1. Manda la court de monsenhor d’Irle, senhor d’esta viela, que negun home ne deguna femena, de qualque condition ou estat que sia, non auze jurar ny blasfemar maliciosamen de Dieu ny de la Verges Maria. Et aquo sus la pena de cent solz tournes donados al dich senhor, et de trauquar la lengua, et d’estar sus lou costel per l’espaci de una hora.

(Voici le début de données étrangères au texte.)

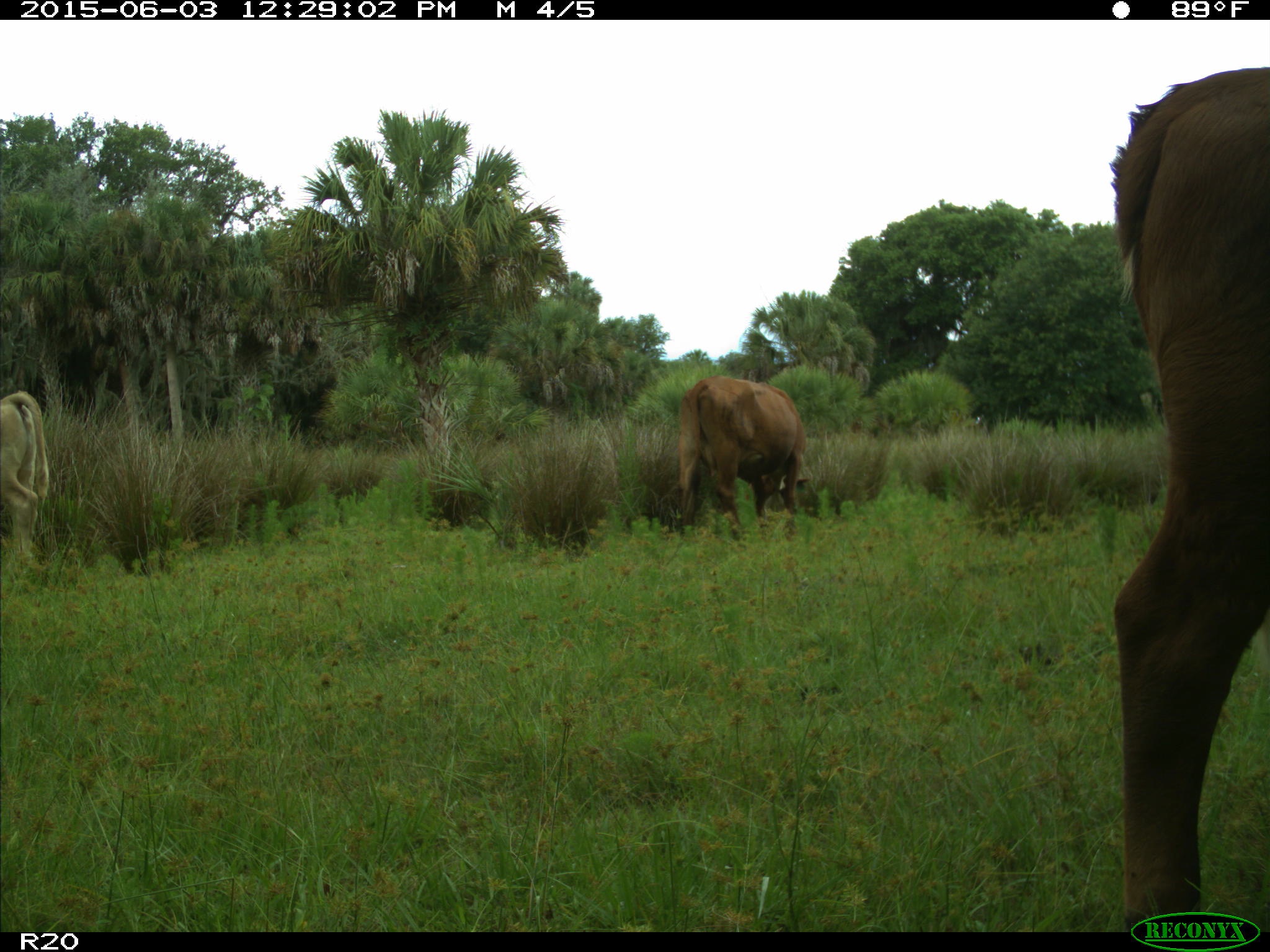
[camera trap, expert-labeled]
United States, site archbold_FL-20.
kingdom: Animalia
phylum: Chordata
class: Mammalia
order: Artiodactyla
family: Bovidae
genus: Bos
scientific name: Bos taurus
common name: domestic cow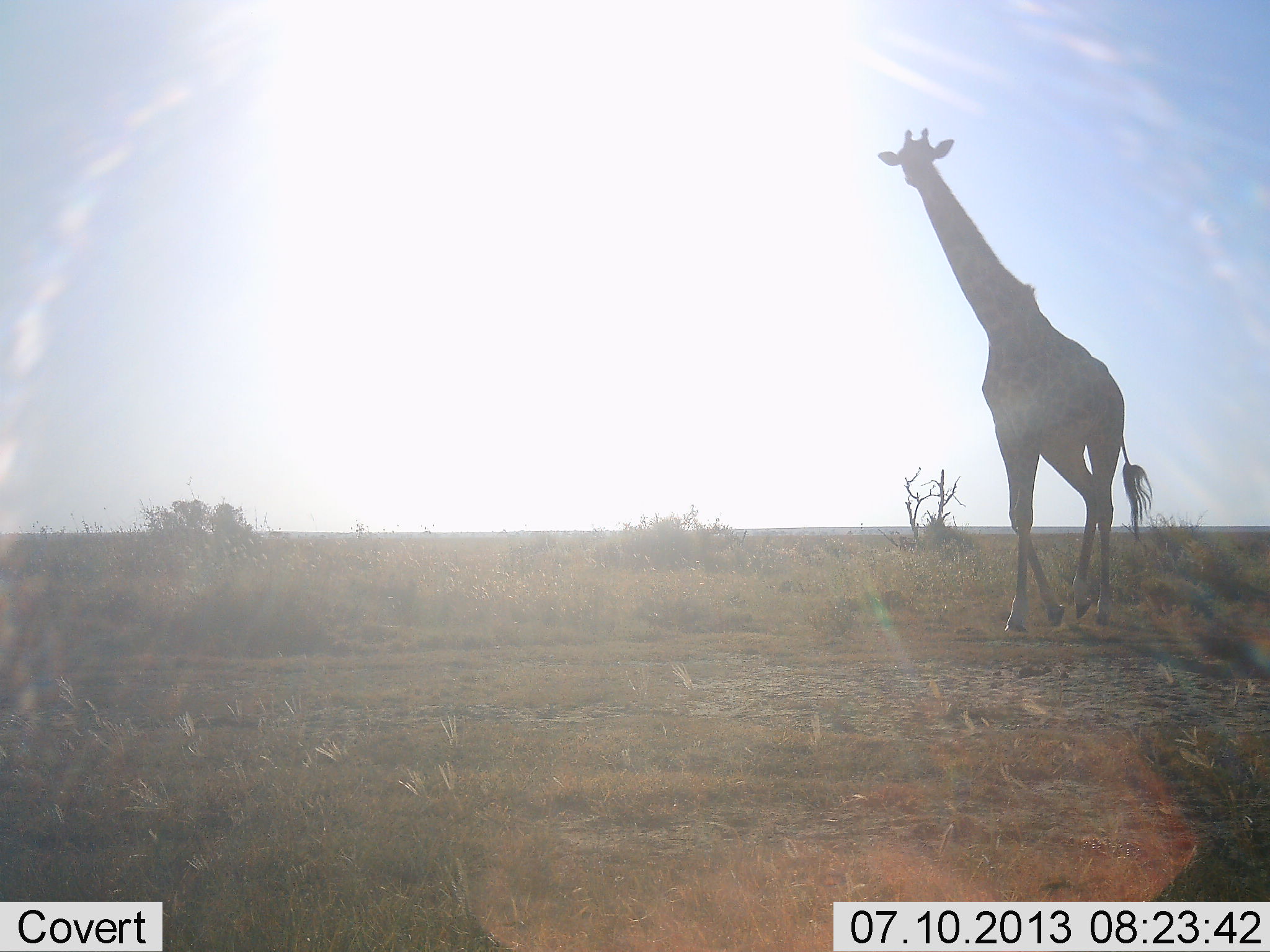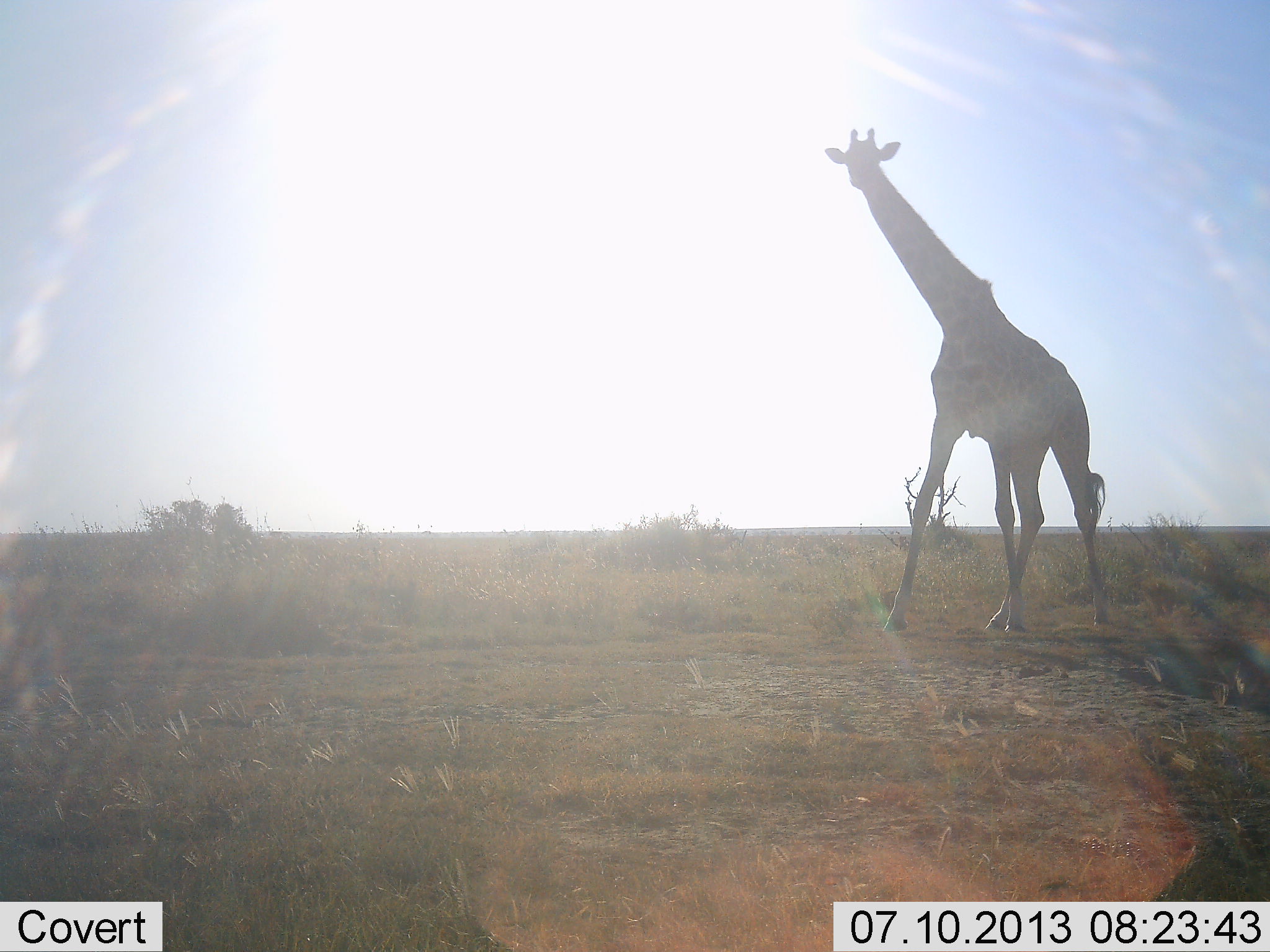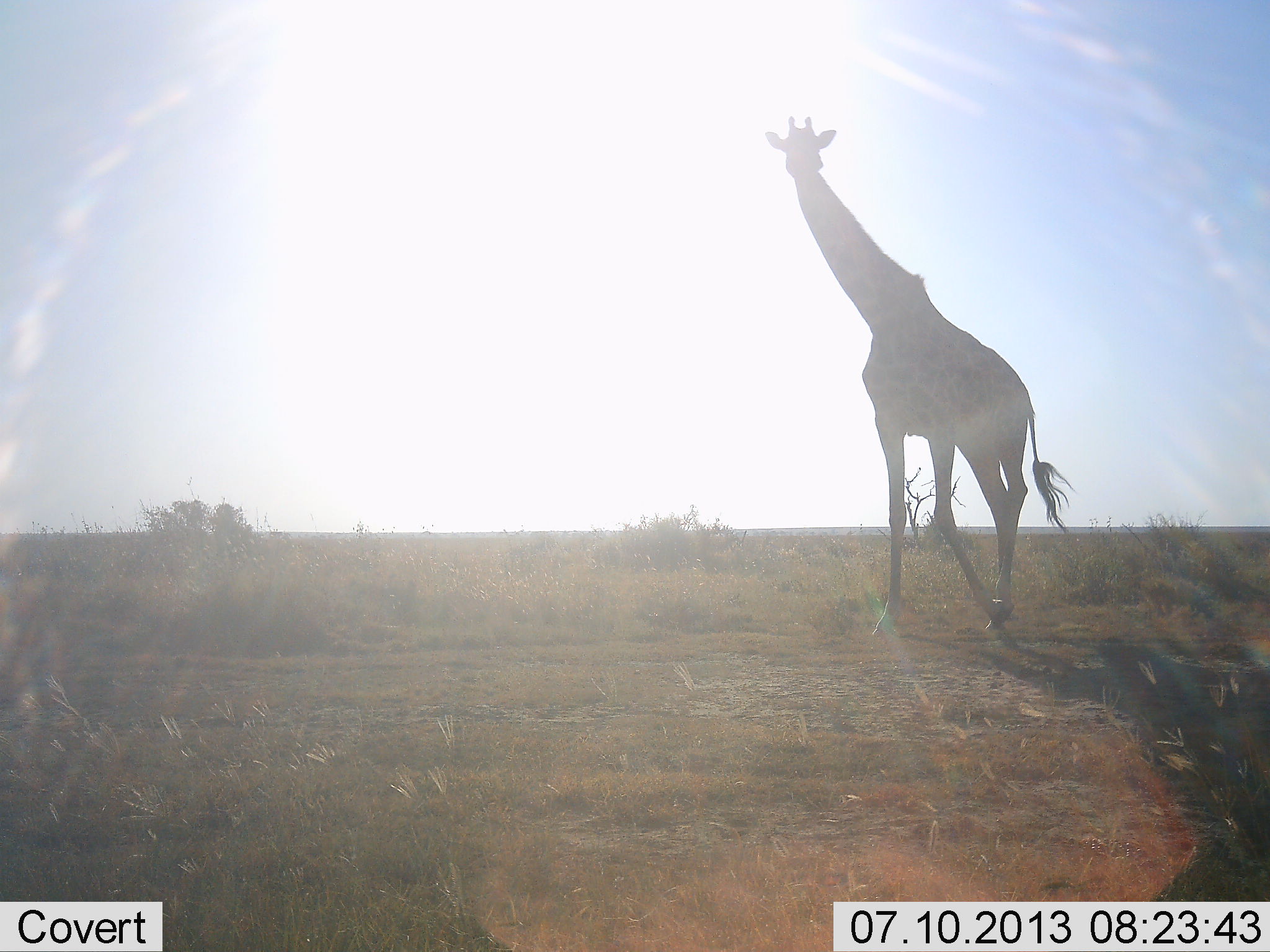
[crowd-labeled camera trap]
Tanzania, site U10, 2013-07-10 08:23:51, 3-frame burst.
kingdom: Animalia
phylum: Chordata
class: Mammalia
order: Artiodactyla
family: Giraffidae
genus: Giraffa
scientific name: Giraffa camelopardalis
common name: giraffe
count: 1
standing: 38%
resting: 5%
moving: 62%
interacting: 0%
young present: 0%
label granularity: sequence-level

100 sous tournois, la langue trouée et rester une heure sur le costel « pilori » (instrument fait d’un poteau et d’une planche de bois dans laquelle on peut bloquer les mains et la tête d’un prisonnier). Il est plus sévère et plus cherque le roi Charles VI. Voir ci-dessous

per traucar la lengua au XXIe s. :    

                                                                                             et sus lou costel au Moyen Age

 Traucar est le dérivé verbal de trauc « trou » et vient régulièrement d’une racine *traucum . (-au- se maintient en occitan, comme dans pausam > pausa, causam >causa, ainsi que le –c devenu final après un o, u, au en latin, comme dans focum >foc, paucum > pauc.).

L’astérisque devant *traucum indique que ce mot n’existait pas en latin. La première attestation date du VIIIe siècle sous la forme traugum. Comme les représentants de cet étymon ne se trouvent qu’en galloroman et en catalan, on a pensé à une origine celtique. Mais, il n’y a pas d’appui pour cette hypothèse, aucun *trauc dans les langues celtiques. Il faudra donc supposer que les Gaulois l’ont créé ou bien emprunté à leurs prédecesseurs. Pour cette dernière hypothèse on peut trouver quelques données dans le basque troka, dans le dialecte des Asturies (nord de l’Espagne) torcu « trou dans la terre » et en sarde trokku « abîme », qui reposeraient sur une base *troco. Mais cette base ne rend pas compte des formes avec -au- de l’occitan et du catalan trauc « trou, boutonnière ». Trauc reste donc un trou dans nos connaissances de l’histoire de la langue.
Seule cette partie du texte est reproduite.